Congress will consider several bills addressing gun issues this year

With the newly elected Congress poised to debate legislation over gun control and safety, the editors of leading medical journals are urging physicians to participate in the conversation.

Lawmakers' interest in gun safety has spiked in the aftermath of last month's school shooting in Newtown, Conn., which left 20 six- and seven-year-old students and six adults dead, and prompted President Obama to pledge he would use "whatever power this office holds" to prevent "more tragedies like this." The tragedy followed a series of high-profile events involving guns, including deadly shootings in Aurora, Colo., Fort Hood, Texas, and Tucson, Ariz.

On Thursday, members of Congress introduced bills addressing gun and ammunition sales—and more bills are expected. Meanwhile, the White House is expected to release a gun plan on Jan. 15. However, Congress has not passed significant gun-related regulations since 2007, USA Today reports.

Responding to the legislative proposals, National Rifle Association spokesperson Andrew Arulanandam said, "This is something we are prepared to address with facts." The gun lobby has indicated that it opposes legislation to limit gun sales.

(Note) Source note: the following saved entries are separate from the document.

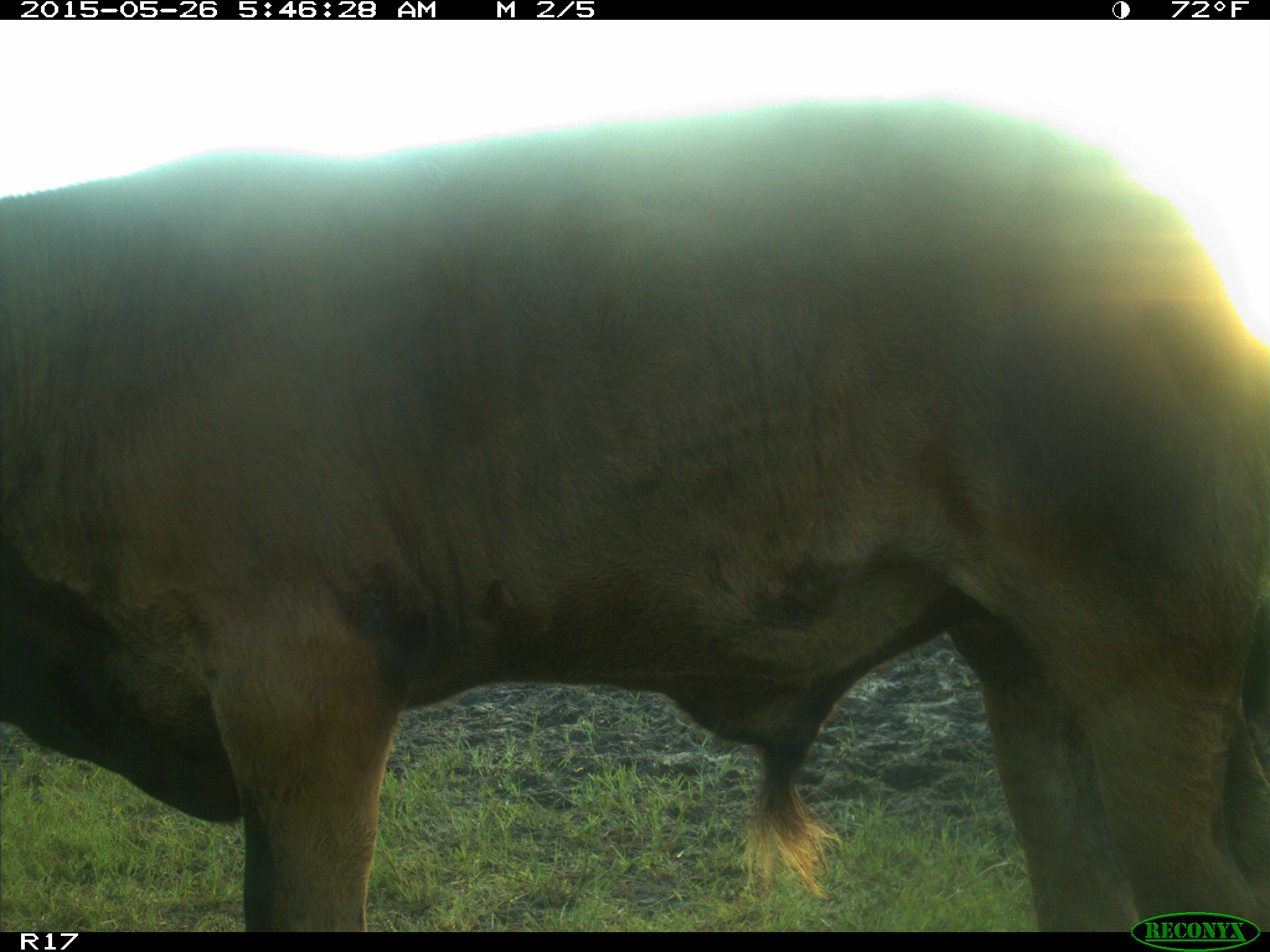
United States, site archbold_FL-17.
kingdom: Animalia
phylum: Chordata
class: Mammalia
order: Artiodactyla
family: Bovidae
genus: Bos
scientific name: Bos taurus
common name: domestic cow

To curb gun violence in schools, it has recommended that the government provide armed guards.

Journals call on doctors to speak up

With a congressional fight looming, the editors of JAMA, the Annals of Internal Medicine, the Archives of Internal Medicine, and JAMA Pediatrics are calling on physicians and researchers to join forces and participate in the debate over gun safety in the United States.

In a JAMA editorial, editors suggested that the United States "might be in a better position to act if medical and public health researchers had continued to study these issues as diligently as some of us did between 1985 and 1997."

However, much gun-related research was defunded in the 1990s, according to the editorial. Meanwhile, legislators in Florida recently passed legislation preventing physicians from discussing guns with patients or patients' guardians. Although a judge has blocked enforcement of the law, similar legislation has been proposed in seven other states.

"While it is reasonable to acknowledge and accept the Supreme Court's recent decision regarding the meaning of the Second Amendment, it is just as important to uphold physicians' First Amendment rights," the JAMA editorial writes.

Writing in an Annals editorial, the journal's top editors said, "Just as physicians worked to safeguard public health by promoting smoking bans in public places, we should draw on similar motivations and strategies to promote sensible, evidence-based laws to decrease the harms associated with gun violence" (Laine et al., Annals of Internal Medicine, 1/1; Kellermann/Rivara, JAMA, 12/21/12; Healy, "Booster Shots," Los Angeles Times, 1/2; Kucinich, USA Today, 1/3).